Appare chiaro, quindi, che i professionisti abbiano potuto liberamente calcolare, secondo le dettagliate informazioni fornite dall'Amministrazione, la convenienza economica del compenso in relazione all'entità della prestazione professionale richiesta, senza subire condizionamenti, limitazioni o imposizioni da parte del cliente. Pertanto nessuna violazione della disciplina dell'equo compenso può essere individuata nella fattispecie in esame. Se a questo si aggiunge il fatto che il preventivo dell'avvocato aggiudicatario rientra comunque nell'area della conformità alla fonte regolamentare per il parametro minimo dello scaglione delle cause di valore corrispondente, risulta ancora più evidente l'infondatezza della doglianza del ricorrente. Secondo il Tar, inoltre, l'offerta economica più bassa non può far sorgere dubbi sulla qualità della prestazione professionale in quanto:
- il Comune ha richiesto la presentazione di preventivi a professionisti muniti di specifici requisiti di idoneità professionale e di capacità tecnica e professionale;
- il dovere di diligenza ex art. 1176 , comma 2, c.c. prescinde dall'entità del compenso e grava su ogni avvocato munito di mandato difensivo.

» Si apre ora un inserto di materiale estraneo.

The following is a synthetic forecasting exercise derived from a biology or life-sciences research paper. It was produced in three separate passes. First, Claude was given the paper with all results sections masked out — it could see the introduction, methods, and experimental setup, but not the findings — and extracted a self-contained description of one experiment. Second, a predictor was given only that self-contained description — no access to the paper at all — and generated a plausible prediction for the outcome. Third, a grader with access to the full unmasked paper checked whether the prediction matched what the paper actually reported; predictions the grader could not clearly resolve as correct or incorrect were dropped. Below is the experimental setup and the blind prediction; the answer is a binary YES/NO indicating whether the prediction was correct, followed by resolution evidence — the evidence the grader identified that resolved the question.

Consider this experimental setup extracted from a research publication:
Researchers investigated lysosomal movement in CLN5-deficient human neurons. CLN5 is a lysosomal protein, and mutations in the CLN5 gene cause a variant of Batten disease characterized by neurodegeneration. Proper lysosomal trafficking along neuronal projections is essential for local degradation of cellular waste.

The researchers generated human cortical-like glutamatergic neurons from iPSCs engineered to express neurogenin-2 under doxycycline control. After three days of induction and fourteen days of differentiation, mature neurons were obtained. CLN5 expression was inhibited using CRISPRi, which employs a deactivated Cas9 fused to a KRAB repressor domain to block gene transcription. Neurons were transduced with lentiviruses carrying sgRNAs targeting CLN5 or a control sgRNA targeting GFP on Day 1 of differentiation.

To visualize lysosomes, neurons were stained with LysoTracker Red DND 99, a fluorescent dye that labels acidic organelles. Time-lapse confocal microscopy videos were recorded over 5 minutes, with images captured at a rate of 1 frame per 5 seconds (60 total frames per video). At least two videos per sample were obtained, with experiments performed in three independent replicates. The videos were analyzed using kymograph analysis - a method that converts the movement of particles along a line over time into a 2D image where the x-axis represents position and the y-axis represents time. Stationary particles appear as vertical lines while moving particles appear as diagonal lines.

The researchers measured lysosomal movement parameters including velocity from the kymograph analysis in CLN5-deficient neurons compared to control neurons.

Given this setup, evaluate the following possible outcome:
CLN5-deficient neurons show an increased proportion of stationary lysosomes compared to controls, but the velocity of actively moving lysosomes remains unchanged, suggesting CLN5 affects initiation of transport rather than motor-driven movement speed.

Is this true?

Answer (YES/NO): YES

L'entità del compenso, ad avviso dei Giudici amministrativi, tutt'al più, rileva nei casi di affidamento dei servizi legali continuativi e complessi, nei quali è richiesta una specifica organizzazione e l'assunzione del rischio economico dell'esecuzione da parte del professionista. Ma tra tali casi non rientra quello in esame. Il Tar fa rilevare, inoltre, che secondo un pacifico orientamento della giurisprudenza, non si dovrebbe imporre alle pubbliche amministrazioni l'applicazione di parametri minimi rigidi e inderogabili, anche in assenza della predisposizione unilaterale dei compensi e di un significativo squilibrio contrattuale a carico del professionista, in quanto ciò comporterebbe un'irragionevole compressione della discrezionalità delle stesse nell'affidamento dei servizi legali, in assenza delle condizioni di non discriminazione, di necessità e di proporzionalità che giustificano l'introduzione di requisiti restrittivi della libera concorrenza ( Corte di Giustizia dell'Unione europea, sentenza 23 novembre 2017, nelle cause C-427/2016 e C-428/2016).
In forza di quanto sin qui esposto, pertanto, i Giudici amministrativi hanno ritenuto che nell'affidamento dell'incarico di difesa, il Comune non ha violato i principi di economicità, di efficacia e di proporzionalità e per tal verso hanno respinto il ricorso.